Deductions associated with deferred overseas income would not be deductible, except for R&D, starting in 2011. Foreign Tax Credit loopholes would be closed. "Check the Box" foreign subsidiaries would be required to file taxes as separate corporations. Tax Havens would be subject to increased disclosure, withholding taxes, and IRS enforcement. Overseas banks will have to file 1099s on income earned by Americans.
If you accept that U.S. corporations should pay U.S. tax on their worldwide income with a tax credit for foreign taxes paid, then President Obama's proposals make sense. However, many businesses argue they are at a competitive disadvantage because most of their international competitors are only taxed on the income they earn domestically under "territorial" tax systems. Their foreign earnings are not taxed by their home countries. U.S. corporations also decry our 35% top marginal tax rate, the second highest in the world behind Japan, and our employer paid health care, a burden assumed directly by the government in most other countries.

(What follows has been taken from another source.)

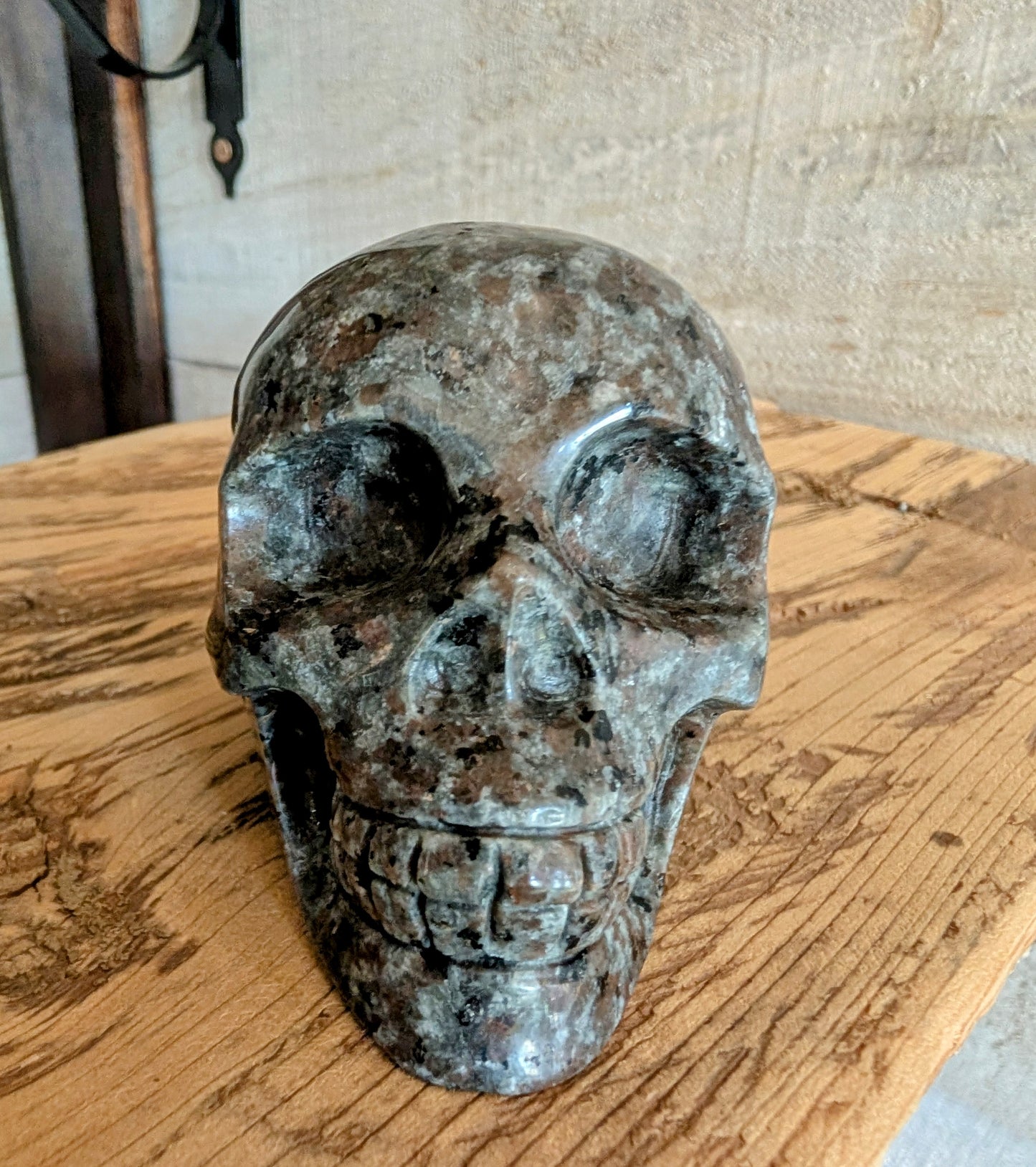 Yooperlite, Canadian Flame Stone Skull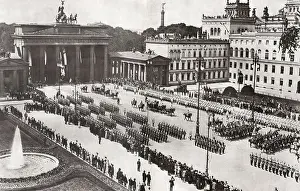Kaiserin: Brandenburg gate procession: Berlin royal wedding 1913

On July 26, 2008, the Joint Committee on Taxation published a detailed analysis of this issue. It concluded that, on balance, U.S. corporations would be worse off if we adopted a territorial system because they would lose deductions, primarily interest deductions, on tax-exempt foreign income.
The debate goes on.
The reaction from Congress to President Obama's tax proposals was hardly enthusiastic. Senate Finance Chair Max Baucus (D-MT) expressed concern about the global competitiveness of U.S. firms and called for more study. "I want to make certain that our tax policies are fair and support the global competitiveness of U.S. businesses. These policies must be designed to encourage economic growth and create good-paying jobs Americans need right now. The proposals announced by the president today set the table for tax reform, and I look forward to sitting down with the Administration soon to take up these issues." House Ways and Means Chair Charlie Rangel (D-NY) was more supportive, but stopped short of endorsing President Obama's proposals. "For too long, our tax laws have rewarded companies that invest and keep their money overseas and turned a blind eye to the use of tax havens by the wealthy. Closing these loopholes and investing the money in American jobs will help millions of American families regain some of the economic security they lost in recent years." Republican leaders decried increased foreign ownership of U.S. firms that would result. Senate Finance Ranking Republican Chuck Grassley (R-IA) said, "Congress needs to look at whether these tax increases are fair, whether American workers will lose their jobs, and whether U.S. companies will fall behind foreign competition and even become more vulnerable to foreign acquisition." Clearly, Mr. Obama's tax proposals will face quite a fight.